--- Exercise objective ---
Copy out the data that comes next, character for character, and leave the images aside.

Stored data

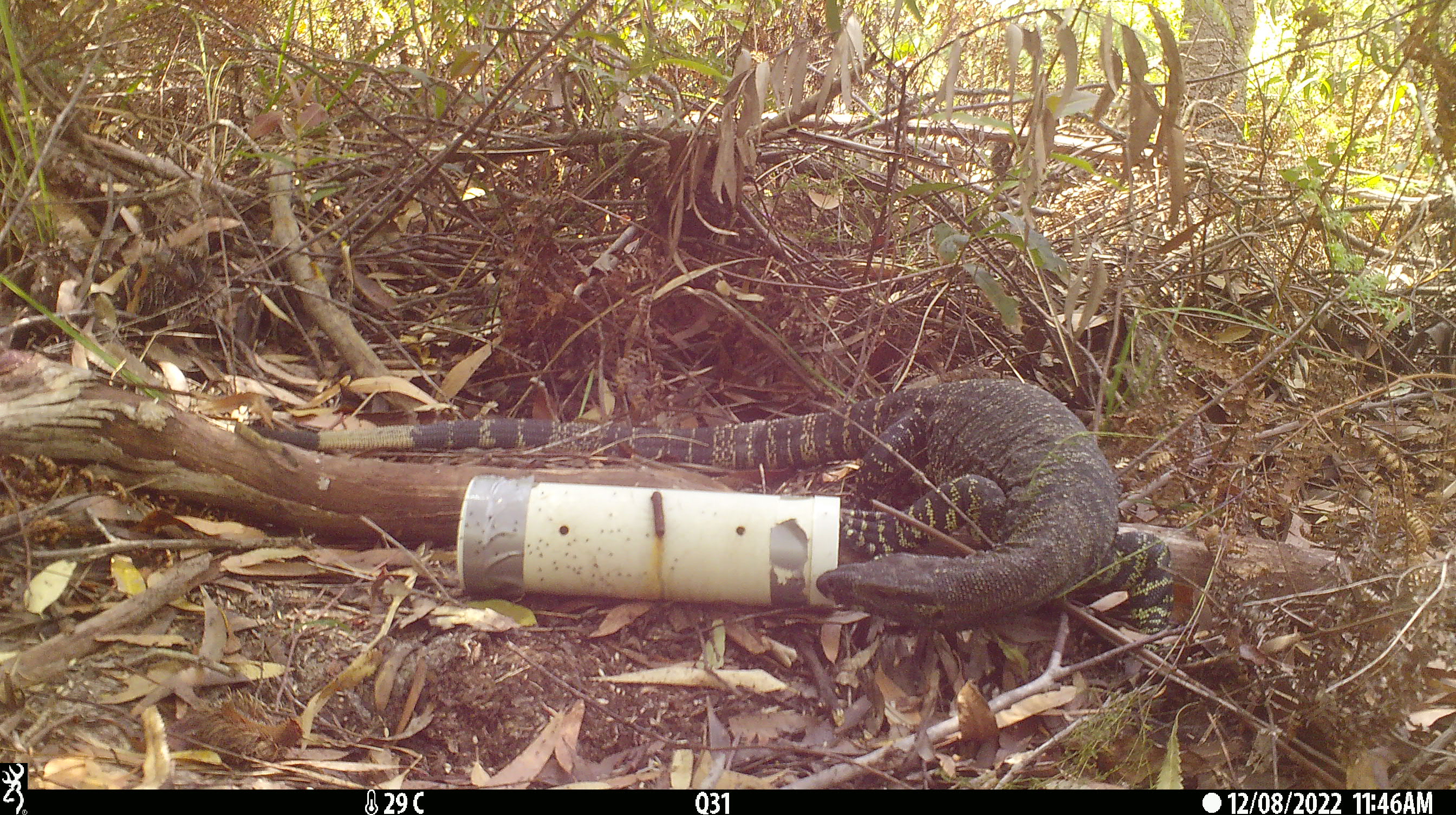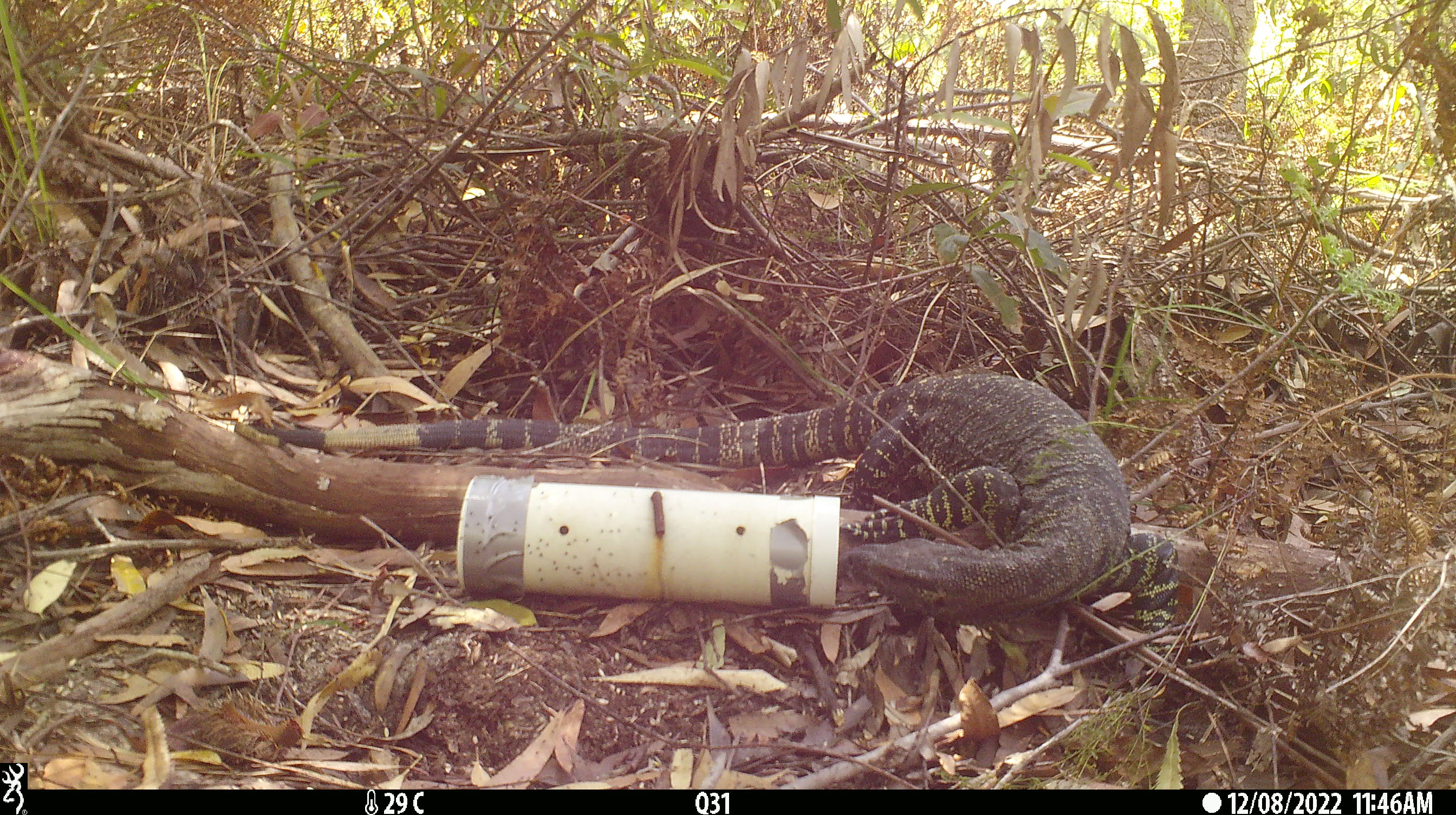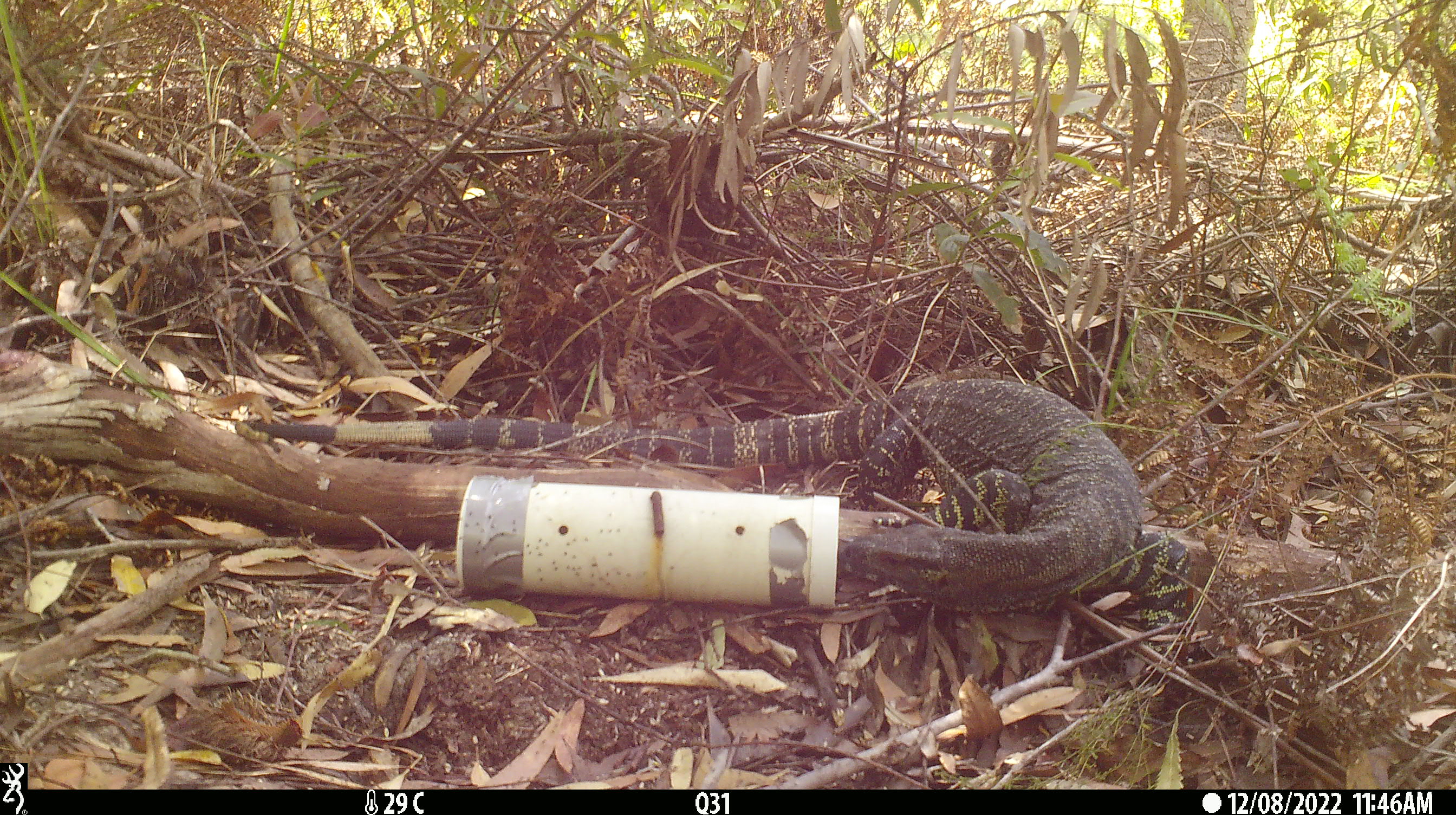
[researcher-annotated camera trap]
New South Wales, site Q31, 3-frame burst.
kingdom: Animalia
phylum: Chordata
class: Reptilia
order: Squamata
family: Varanidae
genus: Varanus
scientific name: Varanus varius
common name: lace monitor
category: goanna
Goanna (lace monitor) (Varanus varius).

--- Exercise result ---
[researcher-annotated camera trap]
New South Wales, site Q31, 3-frame burst.
kingdom: Animalia
phylum: Chordata
class: Reptilia
order: Squamata
family: Varanidae
genus: Varanus
scientific name: Varanus varius
common name: lace monitor
category: goanna
Goanna (lace monitor) (Varanus varius).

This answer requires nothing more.